Source extract: Begin

BACKGROUND
In the hydrocarbon recovery industry, sealing structures such as packers have long been used for various sealing duties. While the ultimate purpose of sealing is the same, there have been many different kinds of structures used. Indeed, entire development arms have built up over the years for different types of packers/seals. These structures may be mechanical, inflatable, etc. While all of the currently available packers/seals have an environment in which they function well, the industry as a whole continues to evolve and produce new environments in which such devices are meant to function. This often exposes a need for new technology to ensure reliable service for an acceptably long period of time.
SUMMARY
A seal includes a mandrel; an element disposed radially adjacent the mandrel; a chamber defined between the mandrel and the element; and a pressure regulator in fluid communication with the chamber, the regulator configured to resist fluid flow to a selected threshold pressure related to element expansion.
A method for setting a seal with particulate matter includes pressurizing the seal with a particulate laden fluid; expanding the seal to an intended final set of dimensions; flowing the fluid; and depositing the particulate in the seal.

Source extract: End
Supplied records: Begin

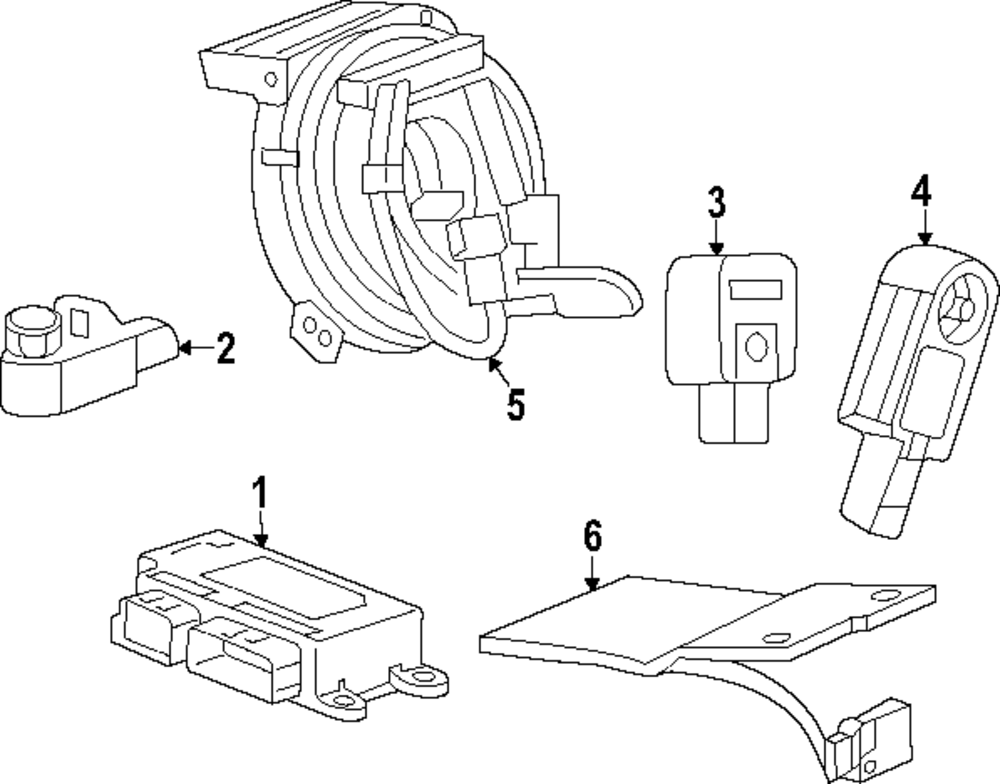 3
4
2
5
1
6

Supplied records: End
Supplied records: Begin

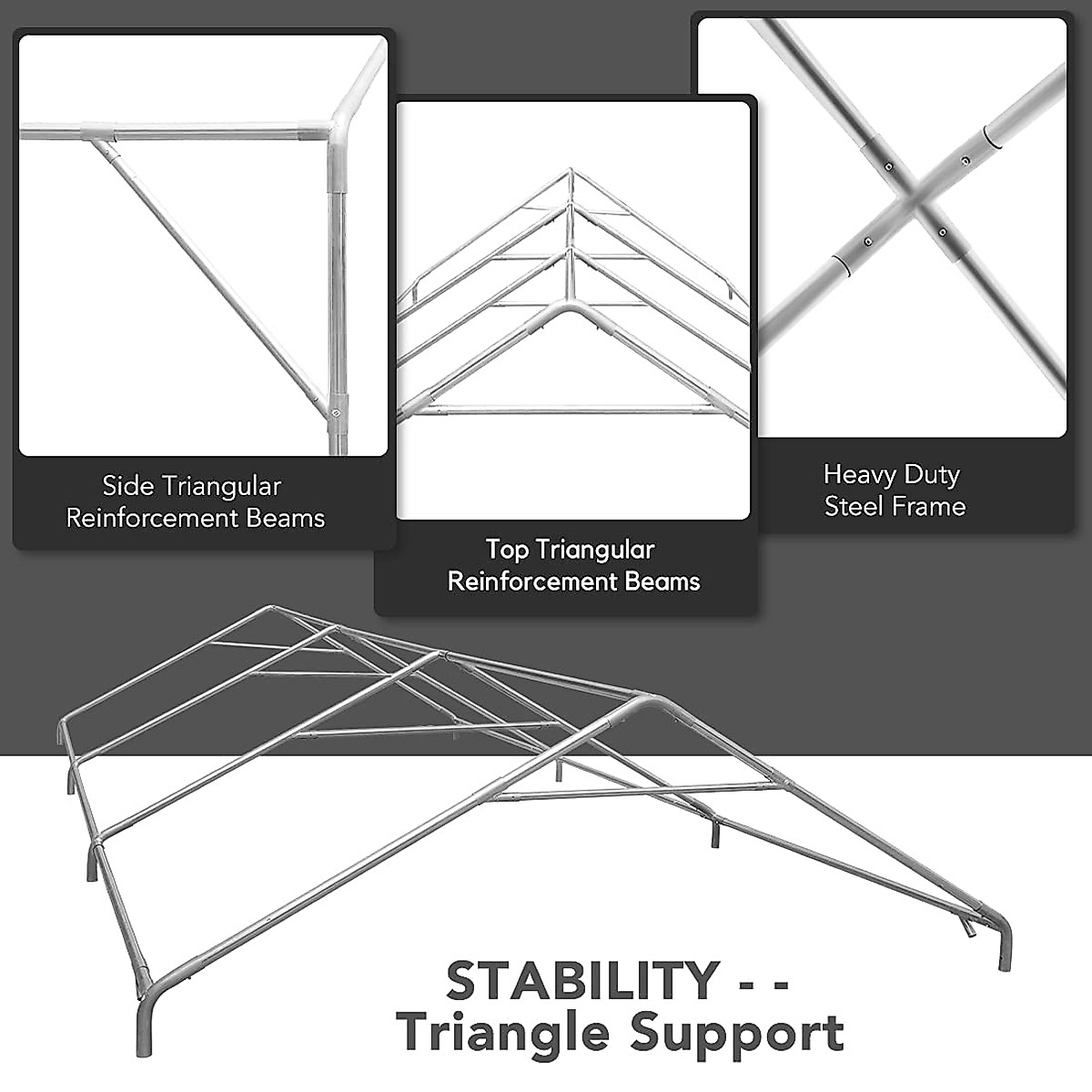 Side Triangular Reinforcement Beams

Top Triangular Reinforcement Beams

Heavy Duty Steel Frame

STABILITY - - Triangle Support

Supplied records: End

* **Task instructions**:
Print the part of the packer seal text that starts at the words "A method for" and ends after "in the seal.", without changing anything.

* **Output below**:
A method for setting a seal with particulate matter includes pressurizing the seal with a particulate laden fluid; expanding the seal to an intended final set of dimensions; flowing the fluid; and depositing the particulate in the seal.